Note: Simon was an unknown philosopher and friend of Socrates. In this poem I am trying to bring him from obscurity and to show what it must have been like to be at one of the symposiums held in his sandal shop.
“So here we are again, dear friend,” he’d say,
greeting Socrates, kissing cheeks the way
they had for years, opening his sandal shop
for these gatherings, where we could stop
for conversations, forgetting time,
leaning back on pillows, sharing bowls of wine
and ideas, the candles smelling of wax,
while we sipped and nibbled simple snacks,
listening to his questions in the flickering light.
Outside, a sign you couldn’t see at night
said, “This is the boundary of the Agora”

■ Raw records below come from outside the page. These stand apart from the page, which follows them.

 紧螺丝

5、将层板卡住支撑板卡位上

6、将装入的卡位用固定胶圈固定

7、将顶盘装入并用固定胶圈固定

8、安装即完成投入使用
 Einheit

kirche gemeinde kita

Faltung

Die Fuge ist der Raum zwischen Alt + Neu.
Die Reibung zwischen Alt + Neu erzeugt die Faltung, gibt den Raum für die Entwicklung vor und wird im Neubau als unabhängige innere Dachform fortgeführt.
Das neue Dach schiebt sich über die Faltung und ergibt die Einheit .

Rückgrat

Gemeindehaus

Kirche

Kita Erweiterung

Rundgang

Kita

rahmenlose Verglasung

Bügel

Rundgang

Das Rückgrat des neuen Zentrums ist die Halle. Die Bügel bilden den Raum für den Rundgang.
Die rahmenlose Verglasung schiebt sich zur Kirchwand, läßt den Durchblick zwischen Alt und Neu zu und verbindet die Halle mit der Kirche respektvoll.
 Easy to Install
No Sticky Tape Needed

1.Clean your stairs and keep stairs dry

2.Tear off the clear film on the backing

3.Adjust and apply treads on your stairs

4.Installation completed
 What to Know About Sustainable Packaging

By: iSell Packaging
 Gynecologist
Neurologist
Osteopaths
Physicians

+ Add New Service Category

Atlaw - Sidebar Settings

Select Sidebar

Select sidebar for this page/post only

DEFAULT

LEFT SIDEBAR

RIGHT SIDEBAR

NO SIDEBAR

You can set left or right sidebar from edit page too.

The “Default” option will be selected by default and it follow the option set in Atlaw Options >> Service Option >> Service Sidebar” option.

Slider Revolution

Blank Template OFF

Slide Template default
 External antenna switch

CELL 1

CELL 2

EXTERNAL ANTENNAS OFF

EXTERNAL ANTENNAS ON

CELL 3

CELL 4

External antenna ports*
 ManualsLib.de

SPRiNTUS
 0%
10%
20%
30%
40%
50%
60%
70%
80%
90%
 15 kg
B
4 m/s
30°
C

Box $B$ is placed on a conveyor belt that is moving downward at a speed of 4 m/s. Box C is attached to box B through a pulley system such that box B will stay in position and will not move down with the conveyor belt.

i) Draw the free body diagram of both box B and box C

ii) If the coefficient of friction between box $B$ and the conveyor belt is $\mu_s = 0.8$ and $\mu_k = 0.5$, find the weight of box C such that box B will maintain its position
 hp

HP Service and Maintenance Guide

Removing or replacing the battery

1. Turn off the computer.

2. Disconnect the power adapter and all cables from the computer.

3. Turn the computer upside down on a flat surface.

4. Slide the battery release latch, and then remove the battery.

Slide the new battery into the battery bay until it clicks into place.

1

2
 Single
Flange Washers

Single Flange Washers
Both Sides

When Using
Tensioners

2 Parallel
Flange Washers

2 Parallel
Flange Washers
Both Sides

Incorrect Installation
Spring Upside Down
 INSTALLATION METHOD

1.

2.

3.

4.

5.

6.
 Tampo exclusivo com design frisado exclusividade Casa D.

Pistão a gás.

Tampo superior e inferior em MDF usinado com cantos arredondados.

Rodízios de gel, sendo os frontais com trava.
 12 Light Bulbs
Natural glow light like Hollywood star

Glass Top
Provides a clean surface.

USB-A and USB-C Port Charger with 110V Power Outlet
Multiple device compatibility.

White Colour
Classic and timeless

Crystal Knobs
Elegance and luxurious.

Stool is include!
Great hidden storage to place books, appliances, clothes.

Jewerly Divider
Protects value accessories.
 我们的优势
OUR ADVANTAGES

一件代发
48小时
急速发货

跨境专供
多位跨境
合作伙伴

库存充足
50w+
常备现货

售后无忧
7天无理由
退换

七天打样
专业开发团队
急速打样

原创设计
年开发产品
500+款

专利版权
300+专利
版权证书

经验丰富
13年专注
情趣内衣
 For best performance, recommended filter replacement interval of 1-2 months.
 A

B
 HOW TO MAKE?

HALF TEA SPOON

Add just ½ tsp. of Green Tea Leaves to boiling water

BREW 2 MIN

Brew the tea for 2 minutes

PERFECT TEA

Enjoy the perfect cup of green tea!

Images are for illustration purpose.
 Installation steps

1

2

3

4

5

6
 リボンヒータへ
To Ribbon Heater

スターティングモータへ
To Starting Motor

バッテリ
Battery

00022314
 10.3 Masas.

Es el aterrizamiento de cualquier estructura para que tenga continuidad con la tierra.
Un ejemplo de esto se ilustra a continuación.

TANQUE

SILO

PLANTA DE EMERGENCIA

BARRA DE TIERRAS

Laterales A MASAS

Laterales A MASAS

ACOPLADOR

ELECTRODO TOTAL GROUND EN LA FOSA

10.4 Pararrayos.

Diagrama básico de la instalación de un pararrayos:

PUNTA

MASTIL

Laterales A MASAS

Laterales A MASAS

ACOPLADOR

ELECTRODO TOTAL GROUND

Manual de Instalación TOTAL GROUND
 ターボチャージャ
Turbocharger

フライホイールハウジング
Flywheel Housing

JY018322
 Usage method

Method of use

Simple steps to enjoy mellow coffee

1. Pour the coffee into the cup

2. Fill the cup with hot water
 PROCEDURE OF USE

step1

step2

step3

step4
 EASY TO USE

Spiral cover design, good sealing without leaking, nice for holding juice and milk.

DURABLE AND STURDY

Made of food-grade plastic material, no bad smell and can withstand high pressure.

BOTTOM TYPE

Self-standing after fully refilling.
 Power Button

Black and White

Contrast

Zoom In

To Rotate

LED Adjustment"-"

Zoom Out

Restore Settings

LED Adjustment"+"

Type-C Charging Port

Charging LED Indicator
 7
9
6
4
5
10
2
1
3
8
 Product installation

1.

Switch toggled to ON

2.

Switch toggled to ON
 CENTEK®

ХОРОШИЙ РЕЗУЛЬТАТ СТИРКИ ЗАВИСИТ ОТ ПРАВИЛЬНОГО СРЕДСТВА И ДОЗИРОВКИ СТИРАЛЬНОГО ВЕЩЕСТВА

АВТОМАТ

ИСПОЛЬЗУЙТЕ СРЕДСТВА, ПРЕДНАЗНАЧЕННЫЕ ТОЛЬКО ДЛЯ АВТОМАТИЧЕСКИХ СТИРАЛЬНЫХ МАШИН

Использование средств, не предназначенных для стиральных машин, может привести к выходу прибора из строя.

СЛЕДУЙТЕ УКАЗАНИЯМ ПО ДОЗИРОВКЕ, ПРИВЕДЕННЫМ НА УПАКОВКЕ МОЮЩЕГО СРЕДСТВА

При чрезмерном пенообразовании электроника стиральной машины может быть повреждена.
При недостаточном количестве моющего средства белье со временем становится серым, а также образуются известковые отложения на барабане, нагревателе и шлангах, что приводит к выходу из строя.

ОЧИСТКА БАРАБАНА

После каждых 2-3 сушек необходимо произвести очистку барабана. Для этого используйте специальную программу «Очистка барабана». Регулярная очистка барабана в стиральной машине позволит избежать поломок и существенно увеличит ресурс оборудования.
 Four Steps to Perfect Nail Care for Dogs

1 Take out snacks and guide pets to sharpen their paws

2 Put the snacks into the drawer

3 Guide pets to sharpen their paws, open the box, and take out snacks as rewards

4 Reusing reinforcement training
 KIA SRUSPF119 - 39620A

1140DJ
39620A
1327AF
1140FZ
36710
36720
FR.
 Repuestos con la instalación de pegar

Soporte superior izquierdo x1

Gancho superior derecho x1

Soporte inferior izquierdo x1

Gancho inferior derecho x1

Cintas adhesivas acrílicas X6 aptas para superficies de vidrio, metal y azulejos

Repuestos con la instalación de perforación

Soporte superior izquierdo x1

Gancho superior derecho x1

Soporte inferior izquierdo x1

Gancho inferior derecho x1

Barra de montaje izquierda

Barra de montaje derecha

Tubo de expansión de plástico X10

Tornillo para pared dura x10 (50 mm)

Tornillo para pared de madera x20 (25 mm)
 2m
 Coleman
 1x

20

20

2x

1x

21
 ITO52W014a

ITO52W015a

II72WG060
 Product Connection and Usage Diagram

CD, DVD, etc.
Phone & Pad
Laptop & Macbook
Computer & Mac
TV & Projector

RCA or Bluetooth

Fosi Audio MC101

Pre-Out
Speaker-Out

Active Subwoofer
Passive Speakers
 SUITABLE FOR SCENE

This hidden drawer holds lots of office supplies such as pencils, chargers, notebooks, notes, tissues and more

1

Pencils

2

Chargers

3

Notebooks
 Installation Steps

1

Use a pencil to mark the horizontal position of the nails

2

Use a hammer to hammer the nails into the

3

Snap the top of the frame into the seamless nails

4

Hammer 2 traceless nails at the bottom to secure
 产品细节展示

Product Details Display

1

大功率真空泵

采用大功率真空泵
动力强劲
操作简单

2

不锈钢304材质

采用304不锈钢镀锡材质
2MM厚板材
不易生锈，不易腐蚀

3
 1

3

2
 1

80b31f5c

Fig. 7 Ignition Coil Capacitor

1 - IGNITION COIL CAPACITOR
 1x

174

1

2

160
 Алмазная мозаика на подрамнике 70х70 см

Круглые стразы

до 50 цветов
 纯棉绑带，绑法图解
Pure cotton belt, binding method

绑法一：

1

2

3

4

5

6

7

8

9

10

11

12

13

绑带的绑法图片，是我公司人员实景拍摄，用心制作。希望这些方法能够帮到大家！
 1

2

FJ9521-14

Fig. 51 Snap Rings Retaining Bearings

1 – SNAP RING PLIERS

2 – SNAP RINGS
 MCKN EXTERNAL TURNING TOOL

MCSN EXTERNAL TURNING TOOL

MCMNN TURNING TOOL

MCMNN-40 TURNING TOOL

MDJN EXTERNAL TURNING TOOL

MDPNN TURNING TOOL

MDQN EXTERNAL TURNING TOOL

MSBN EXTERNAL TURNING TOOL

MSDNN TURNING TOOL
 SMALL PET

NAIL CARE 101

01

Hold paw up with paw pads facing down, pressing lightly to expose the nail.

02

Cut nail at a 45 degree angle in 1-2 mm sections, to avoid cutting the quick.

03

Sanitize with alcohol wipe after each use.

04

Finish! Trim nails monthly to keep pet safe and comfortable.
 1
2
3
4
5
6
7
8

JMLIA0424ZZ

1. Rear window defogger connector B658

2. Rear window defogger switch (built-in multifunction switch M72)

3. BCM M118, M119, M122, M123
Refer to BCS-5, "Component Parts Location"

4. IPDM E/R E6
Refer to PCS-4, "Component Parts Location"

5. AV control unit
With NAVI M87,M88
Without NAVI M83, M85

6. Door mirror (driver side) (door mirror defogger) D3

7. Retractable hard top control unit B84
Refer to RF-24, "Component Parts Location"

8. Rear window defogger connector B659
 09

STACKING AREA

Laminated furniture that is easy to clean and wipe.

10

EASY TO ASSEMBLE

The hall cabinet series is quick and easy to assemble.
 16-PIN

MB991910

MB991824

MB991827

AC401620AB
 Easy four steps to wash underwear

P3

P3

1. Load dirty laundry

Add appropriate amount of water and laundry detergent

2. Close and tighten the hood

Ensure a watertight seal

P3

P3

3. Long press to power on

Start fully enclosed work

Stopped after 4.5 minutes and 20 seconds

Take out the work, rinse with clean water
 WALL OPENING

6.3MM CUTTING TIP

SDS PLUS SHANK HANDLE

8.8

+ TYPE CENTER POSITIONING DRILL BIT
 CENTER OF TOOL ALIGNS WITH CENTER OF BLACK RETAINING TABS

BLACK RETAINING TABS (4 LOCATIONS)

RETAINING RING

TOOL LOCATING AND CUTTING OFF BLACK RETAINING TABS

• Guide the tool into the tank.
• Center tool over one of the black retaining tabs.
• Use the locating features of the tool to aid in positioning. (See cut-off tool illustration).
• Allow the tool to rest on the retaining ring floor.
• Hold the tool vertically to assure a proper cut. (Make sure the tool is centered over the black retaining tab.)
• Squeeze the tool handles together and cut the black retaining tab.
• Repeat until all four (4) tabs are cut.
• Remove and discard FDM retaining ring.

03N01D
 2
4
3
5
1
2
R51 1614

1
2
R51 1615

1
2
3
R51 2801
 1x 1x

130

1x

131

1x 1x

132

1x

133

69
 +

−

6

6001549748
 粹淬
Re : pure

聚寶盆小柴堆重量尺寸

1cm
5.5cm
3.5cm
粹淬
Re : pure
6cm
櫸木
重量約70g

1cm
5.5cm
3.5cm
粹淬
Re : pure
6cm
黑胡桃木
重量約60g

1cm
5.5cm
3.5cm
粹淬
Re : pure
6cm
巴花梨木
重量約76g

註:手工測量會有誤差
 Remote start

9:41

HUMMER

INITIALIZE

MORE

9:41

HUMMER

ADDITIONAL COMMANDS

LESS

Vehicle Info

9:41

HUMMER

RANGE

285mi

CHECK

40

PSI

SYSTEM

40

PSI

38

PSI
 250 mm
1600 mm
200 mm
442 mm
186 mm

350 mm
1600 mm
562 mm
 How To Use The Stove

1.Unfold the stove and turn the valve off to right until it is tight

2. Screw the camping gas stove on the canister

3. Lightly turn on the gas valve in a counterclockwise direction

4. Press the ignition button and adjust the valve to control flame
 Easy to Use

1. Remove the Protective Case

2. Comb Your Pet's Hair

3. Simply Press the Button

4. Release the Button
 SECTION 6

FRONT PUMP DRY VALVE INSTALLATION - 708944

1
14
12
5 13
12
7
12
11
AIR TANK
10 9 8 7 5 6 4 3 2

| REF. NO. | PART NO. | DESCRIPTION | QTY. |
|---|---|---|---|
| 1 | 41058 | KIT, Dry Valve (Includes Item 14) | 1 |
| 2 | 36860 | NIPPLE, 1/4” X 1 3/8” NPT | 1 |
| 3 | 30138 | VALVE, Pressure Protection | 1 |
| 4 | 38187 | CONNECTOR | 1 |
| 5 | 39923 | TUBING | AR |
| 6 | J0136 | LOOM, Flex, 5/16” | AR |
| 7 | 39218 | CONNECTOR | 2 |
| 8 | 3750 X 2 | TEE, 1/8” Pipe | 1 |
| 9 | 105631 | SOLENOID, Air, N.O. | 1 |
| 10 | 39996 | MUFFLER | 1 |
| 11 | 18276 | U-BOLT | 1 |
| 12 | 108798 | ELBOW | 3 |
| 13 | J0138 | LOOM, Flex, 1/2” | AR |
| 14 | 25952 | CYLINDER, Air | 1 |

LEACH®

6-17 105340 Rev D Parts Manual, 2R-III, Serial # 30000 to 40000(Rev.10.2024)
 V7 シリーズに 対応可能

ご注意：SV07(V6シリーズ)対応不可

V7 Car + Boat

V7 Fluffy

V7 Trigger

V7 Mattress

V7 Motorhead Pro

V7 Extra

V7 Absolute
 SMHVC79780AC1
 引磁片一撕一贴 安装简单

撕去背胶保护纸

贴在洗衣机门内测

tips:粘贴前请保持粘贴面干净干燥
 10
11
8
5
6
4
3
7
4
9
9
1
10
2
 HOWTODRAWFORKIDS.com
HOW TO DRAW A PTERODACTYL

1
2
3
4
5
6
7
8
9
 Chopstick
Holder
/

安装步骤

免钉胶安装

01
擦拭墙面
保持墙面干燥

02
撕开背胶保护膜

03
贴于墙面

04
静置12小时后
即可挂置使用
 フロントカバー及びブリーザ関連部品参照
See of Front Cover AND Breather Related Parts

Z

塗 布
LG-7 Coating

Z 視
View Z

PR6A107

and here we could speak and ignore the
censors in the city and speak of virtue,
rejecting the false wealth that the rich pursue—
exploiting truth for their personal gain,
living for life’s pleasures and avoiding pain—
and Socrates would listen as we spoke,
nodding at our words before he’d poke
holes with his questioning, his frog eyes
squinting as he thought, looking unwise,
asking with simple words what we meant
when we said this or that, his argument
always baffling us. My, he had his ways
of teaching that would open and amaze
our minds, but it was Simon whose open door
let us sit with hobnails on the floor
and leather straps and stitching needles
and have our dialogues and silly riddles—
games to exercise our minds, having fun
with friends, enjoying our symposium
those evenings where we had the leisure
to argue--is virtue the only pleasure
man should seek and Socrates would ask
but what is virtue and if that’s the task
how can you pursue what you don’t know
and from those questions, our thoughts would flow.
Simon often laughed at his dear friend,
shaking his head to challenge and defend
another point of view, getting him to nod
before Socrates would ask and slyly prod
him to consider another assumption.
But Simon wouldn’t budge and had the gumption
to poke back at Socrates and on and on
they’d go all night, the dark becoming dawn.
Both Socrates and Simon lived their stoic lives,
wanting to be poor despite their wives’
harangues and thought that they were rich as king
because they did not live their lives for things
but wanted only what they needed to survive
to live a simple life and never strive
for wealth and Simon said he’d use his leather
straps to admonish foolish men who measure
luxury as if it were a garment to be worn
and never ask the meaning they were born.
Few know of Simon and his sandal shop
and how he loved it when we men would stop
and share a bowl of wine and salted nuts,
the pillows in a circle, our ifs and buts
and ponderings flowing like the wine.
It’s there I learned to seek the divine
by opening my heart and mind to the unknown,
chewing at life’s rawness like a bone.